Zastępca burmistrza Bochni Robert Cerazy, w rozmowie z Radiem Kraków podkreśla, że powstanie miejskich toalet było planowane od dawna. Jego zdaniem, na przeszkodzie stanęły jednak „zapisy planu, które mówią o tym, że w terenach zieleni nieurządzonej, nie można lokalizować obiektów kubaturowych tego typu”. Teraz taka pozycja znalazła się w projekcie budżetu.
Cerazy przyznaje jednak też, że prace nad stworzeniem miejskich toalet przyspieszyły ze względu na zbliżający się przyjazd pielgrzymów na Światowe Dni Młodzieży. „Taka ilość pielgrzymów, których się tutaj spodziewamy, powoduje również przyspieszenie pewnych prac, ustawienie priorytetów pod ich obecność”.

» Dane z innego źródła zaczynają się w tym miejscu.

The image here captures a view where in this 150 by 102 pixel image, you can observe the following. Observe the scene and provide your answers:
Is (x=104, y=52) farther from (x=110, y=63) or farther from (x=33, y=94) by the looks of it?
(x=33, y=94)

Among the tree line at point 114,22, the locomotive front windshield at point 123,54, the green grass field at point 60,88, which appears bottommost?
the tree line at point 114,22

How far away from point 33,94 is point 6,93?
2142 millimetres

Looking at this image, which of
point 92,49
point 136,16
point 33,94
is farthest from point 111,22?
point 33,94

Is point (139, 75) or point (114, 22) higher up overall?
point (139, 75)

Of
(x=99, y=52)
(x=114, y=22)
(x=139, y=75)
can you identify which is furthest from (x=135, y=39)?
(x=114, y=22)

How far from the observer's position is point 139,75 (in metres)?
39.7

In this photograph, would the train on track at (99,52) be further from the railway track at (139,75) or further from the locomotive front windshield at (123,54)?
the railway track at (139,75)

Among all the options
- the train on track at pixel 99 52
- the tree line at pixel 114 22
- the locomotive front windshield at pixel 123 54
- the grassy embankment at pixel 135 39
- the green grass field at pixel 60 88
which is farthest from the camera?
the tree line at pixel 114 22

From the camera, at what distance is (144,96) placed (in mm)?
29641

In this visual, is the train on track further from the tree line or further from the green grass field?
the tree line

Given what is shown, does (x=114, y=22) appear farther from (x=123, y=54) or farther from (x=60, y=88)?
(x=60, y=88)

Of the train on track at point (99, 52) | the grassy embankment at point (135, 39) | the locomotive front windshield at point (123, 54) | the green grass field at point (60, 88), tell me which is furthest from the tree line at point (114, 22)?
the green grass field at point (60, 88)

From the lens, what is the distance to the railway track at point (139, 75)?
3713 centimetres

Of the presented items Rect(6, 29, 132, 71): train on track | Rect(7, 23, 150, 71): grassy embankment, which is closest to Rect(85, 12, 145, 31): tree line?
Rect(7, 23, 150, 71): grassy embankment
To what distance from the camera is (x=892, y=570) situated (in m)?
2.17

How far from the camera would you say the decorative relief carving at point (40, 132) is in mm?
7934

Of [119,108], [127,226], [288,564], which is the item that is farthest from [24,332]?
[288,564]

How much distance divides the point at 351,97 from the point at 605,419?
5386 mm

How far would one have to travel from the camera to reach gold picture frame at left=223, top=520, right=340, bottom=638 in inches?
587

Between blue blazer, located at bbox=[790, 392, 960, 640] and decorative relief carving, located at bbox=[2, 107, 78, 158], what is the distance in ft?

Zastępca burmistrza Bochni wyjaśnia Radiu Kraków, że miejskie toalety miałyby powstać w dawnym budynku lodowni na Plantach Salinarnych. Zdaniem mieszkańców Bochni, z którymi rozmawiał reporter Radia Kraków, szalety w tym miejscu są potrzebne, ale ich zdaniem, powinny stanąć także bliżej rynku. Robert Cerazy podkreśla, że szalety mają też powstać w „ścisłym centrum, bliskim sąsiedztwie rynku. Bo uważamy, że powinny się znaleźć dwie takie toalety”. Zastępca burmistrza nie chciał zdradzić dokładnej lokalizacji.